• _What this task involves_:
Rewrite the records as a numbered list, beginning at the line that contains "By what distance" and running to the end of the records. Leave out blank lines and pictures.

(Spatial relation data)
# # # # #

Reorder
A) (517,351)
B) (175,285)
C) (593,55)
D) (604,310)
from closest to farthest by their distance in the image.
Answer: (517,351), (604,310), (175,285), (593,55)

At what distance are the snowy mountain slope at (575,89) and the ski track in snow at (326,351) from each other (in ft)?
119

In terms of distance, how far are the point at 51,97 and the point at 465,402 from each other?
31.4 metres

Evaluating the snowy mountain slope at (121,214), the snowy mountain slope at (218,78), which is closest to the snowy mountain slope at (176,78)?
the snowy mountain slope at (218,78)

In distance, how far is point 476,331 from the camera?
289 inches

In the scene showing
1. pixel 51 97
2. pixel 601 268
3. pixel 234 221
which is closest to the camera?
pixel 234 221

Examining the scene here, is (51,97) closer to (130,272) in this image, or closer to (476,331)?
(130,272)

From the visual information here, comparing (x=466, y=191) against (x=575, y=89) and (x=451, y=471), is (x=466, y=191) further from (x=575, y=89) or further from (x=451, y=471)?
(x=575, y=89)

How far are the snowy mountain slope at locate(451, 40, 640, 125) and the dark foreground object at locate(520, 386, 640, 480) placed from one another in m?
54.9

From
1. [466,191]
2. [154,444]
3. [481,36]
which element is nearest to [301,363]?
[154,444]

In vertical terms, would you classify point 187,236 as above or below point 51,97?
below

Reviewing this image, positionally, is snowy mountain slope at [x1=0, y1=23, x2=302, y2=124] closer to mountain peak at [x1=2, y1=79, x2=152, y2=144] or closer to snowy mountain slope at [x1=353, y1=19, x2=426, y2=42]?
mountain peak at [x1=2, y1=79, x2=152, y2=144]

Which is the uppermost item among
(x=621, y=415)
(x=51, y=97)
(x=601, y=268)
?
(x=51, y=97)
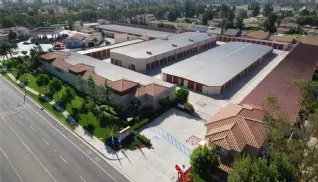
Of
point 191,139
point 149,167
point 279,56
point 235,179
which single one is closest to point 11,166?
point 149,167

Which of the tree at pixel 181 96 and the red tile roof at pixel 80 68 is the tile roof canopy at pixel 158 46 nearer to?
the red tile roof at pixel 80 68

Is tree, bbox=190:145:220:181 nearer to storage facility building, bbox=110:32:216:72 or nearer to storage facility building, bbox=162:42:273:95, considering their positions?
storage facility building, bbox=162:42:273:95

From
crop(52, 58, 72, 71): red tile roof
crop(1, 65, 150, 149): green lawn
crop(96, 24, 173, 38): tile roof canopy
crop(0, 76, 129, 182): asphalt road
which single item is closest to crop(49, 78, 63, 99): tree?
crop(1, 65, 150, 149): green lawn

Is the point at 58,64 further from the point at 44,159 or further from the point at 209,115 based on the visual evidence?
the point at 209,115

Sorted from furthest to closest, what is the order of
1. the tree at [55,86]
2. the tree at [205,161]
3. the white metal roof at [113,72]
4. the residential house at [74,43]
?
the residential house at [74,43] < the white metal roof at [113,72] < the tree at [55,86] < the tree at [205,161]

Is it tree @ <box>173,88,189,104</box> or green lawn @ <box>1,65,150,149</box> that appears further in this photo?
tree @ <box>173,88,189,104</box>

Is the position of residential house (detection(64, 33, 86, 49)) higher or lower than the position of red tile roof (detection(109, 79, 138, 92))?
higher

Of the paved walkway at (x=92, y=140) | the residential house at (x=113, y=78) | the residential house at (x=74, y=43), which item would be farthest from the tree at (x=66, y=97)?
the residential house at (x=74, y=43)
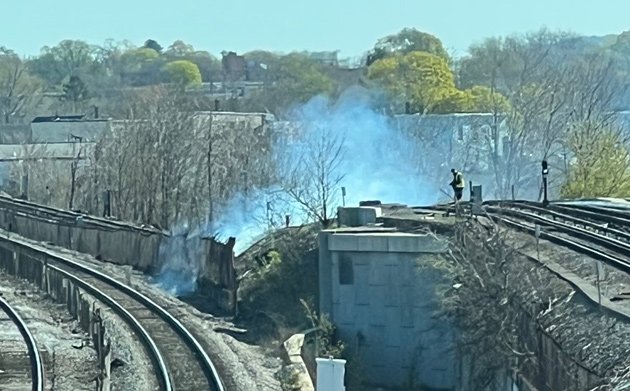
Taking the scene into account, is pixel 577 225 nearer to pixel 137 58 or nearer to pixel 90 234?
pixel 90 234

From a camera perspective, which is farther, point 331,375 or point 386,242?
point 386,242

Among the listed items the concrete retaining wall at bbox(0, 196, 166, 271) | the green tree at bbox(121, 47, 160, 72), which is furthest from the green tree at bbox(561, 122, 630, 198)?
the green tree at bbox(121, 47, 160, 72)

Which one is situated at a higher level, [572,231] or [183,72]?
[183,72]

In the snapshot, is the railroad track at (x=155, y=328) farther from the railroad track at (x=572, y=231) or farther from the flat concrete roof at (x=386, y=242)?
the railroad track at (x=572, y=231)

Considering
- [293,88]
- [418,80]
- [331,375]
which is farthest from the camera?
[293,88]

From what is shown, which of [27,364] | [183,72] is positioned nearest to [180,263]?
[27,364]

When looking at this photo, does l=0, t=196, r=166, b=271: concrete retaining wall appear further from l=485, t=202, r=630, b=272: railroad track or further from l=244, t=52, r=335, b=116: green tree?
l=244, t=52, r=335, b=116: green tree

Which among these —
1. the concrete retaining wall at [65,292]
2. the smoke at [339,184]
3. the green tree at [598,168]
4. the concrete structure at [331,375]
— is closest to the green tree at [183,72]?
the smoke at [339,184]

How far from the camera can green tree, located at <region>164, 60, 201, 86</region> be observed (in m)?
128

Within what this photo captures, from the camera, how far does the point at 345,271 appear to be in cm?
2741

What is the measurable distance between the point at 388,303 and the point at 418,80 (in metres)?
54.2

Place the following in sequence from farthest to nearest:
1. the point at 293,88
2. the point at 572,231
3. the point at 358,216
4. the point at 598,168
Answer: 1. the point at 293,88
2. the point at 598,168
3. the point at 358,216
4. the point at 572,231

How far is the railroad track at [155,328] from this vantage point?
19.9m

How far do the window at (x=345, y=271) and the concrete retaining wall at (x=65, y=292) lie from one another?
4.73 m
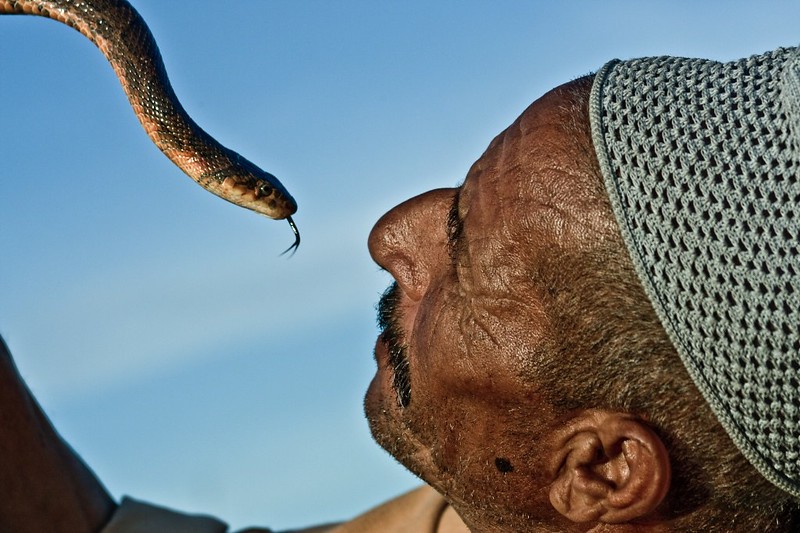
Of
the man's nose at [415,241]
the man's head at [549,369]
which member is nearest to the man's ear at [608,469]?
the man's head at [549,369]

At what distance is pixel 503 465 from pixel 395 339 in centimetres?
56

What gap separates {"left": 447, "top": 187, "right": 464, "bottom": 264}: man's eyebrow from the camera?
3092 millimetres

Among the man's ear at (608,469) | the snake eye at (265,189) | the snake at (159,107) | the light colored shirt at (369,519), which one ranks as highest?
the snake at (159,107)

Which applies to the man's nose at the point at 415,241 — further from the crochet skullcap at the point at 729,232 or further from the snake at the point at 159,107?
the snake at the point at 159,107

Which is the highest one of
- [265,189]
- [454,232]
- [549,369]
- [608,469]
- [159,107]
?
[159,107]

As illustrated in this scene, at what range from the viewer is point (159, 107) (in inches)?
177

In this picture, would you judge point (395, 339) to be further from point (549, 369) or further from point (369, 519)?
point (369, 519)

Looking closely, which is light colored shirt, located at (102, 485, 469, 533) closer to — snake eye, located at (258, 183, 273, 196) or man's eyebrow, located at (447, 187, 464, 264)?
man's eyebrow, located at (447, 187, 464, 264)

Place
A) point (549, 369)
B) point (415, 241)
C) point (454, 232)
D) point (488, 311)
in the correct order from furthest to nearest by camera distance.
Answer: point (415, 241) < point (454, 232) < point (488, 311) < point (549, 369)

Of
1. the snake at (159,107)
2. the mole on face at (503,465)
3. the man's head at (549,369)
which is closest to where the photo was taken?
the man's head at (549,369)

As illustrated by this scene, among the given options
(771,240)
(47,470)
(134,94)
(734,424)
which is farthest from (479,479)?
(134,94)

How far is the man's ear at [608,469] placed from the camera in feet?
9.00

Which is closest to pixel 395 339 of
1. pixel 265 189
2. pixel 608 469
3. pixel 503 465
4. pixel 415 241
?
pixel 415 241

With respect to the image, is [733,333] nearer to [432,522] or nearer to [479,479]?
[479,479]
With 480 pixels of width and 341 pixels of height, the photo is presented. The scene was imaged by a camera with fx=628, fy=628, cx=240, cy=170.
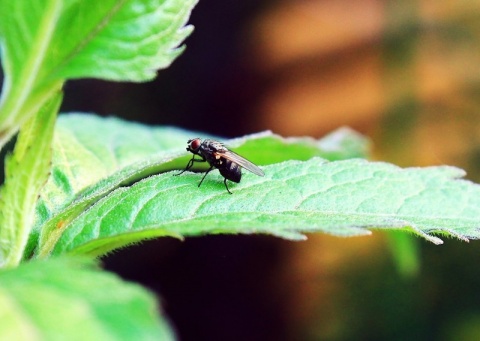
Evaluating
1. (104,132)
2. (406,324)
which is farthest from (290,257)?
(104,132)

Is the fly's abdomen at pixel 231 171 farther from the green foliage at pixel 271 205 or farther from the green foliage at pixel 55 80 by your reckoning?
the green foliage at pixel 55 80

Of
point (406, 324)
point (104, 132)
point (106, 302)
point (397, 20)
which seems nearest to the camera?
point (106, 302)

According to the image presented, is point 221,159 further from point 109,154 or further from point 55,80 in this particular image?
point 55,80

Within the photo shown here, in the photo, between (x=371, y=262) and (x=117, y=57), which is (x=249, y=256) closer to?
(x=371, y=262)

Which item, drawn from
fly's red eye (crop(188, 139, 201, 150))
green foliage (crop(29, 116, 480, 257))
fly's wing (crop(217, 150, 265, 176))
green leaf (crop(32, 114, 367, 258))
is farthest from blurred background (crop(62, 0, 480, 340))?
green foliage (crop(29, 116, 480, 257))

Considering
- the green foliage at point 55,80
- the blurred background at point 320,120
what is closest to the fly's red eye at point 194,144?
the green foliage at point 55,80
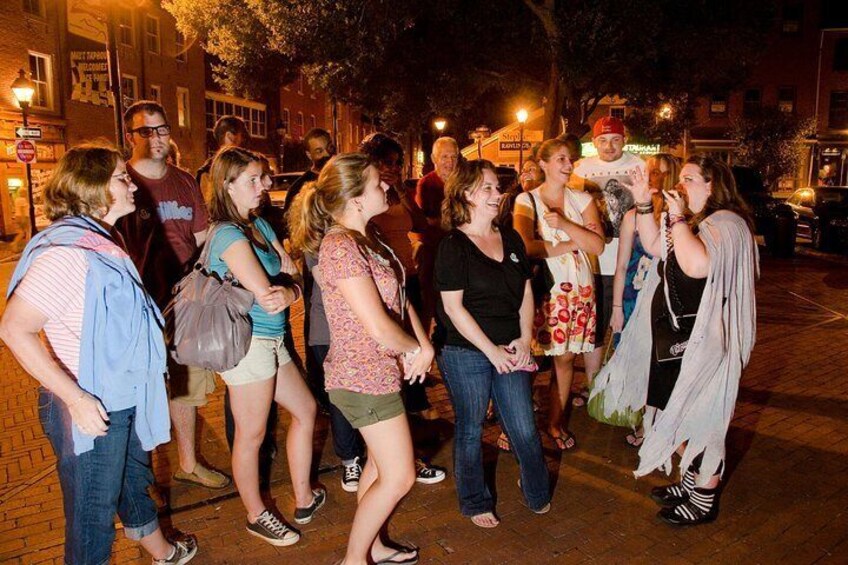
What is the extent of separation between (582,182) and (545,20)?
10.3m

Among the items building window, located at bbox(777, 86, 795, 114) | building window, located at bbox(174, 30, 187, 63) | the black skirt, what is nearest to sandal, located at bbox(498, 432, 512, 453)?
the black skirt

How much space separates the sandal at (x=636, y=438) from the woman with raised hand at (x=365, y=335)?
230cm

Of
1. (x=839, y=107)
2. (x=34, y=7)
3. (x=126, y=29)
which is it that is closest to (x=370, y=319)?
(x=34, y=7)

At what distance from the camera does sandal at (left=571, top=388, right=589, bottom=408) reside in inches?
211

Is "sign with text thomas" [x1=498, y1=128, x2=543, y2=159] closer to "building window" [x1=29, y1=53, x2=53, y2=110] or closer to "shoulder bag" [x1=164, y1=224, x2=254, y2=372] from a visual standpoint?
"building window" [x1=29, y1=53, x2=53, y2=110]

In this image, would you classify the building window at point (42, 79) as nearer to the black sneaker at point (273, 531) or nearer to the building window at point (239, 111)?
the building window at point (239, 111)

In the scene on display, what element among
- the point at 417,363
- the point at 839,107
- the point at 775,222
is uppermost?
the point at 839,107

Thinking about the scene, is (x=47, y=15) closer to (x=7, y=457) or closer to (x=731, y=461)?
(x=7, y=457)

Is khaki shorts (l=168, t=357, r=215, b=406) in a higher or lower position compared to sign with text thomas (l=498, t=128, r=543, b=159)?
lower

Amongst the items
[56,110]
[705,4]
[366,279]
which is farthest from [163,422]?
[56,110]

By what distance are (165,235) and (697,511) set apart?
350cm

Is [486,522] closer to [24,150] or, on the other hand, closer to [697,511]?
[697,511]

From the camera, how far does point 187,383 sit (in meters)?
3.88

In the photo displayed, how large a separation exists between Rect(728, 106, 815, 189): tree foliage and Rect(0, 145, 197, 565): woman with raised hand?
3543cm
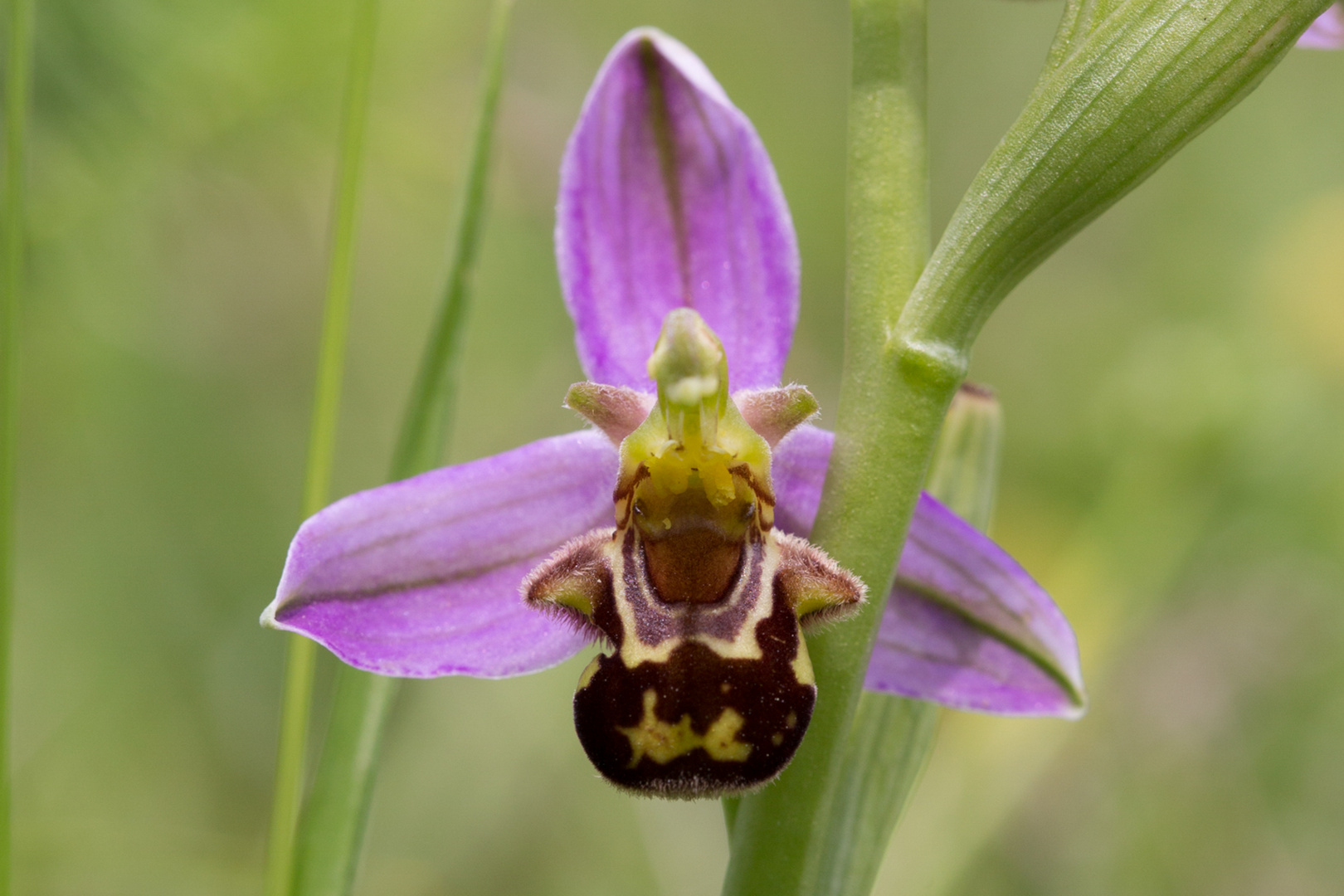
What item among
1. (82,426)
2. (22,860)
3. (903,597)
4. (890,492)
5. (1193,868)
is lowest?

# # # # #

• _Exercise output_:
1. By what distance are (165,235) and (697,511) set apart?
2. 350cm
3. Is [486,522] closer to [24,150] or, on the other hand, closer to [697,511]?
4. [697,511]
5. From the camera, how far does point 187,383 sit (in meters)?
6. 3.88
7. In the photo displayed, how large a separation exists between Rect(728, 106, 815, 189): tree foliage and Rect(0, 145, 197, 565): woman with raised hand?
8. 3543cm
9. What item among
10. 1. (82,426)
11. 2. (22,860)
12. 3. (903,597)
13. 4. (890,492)
14. 5. (1193,868)
15. is lowest?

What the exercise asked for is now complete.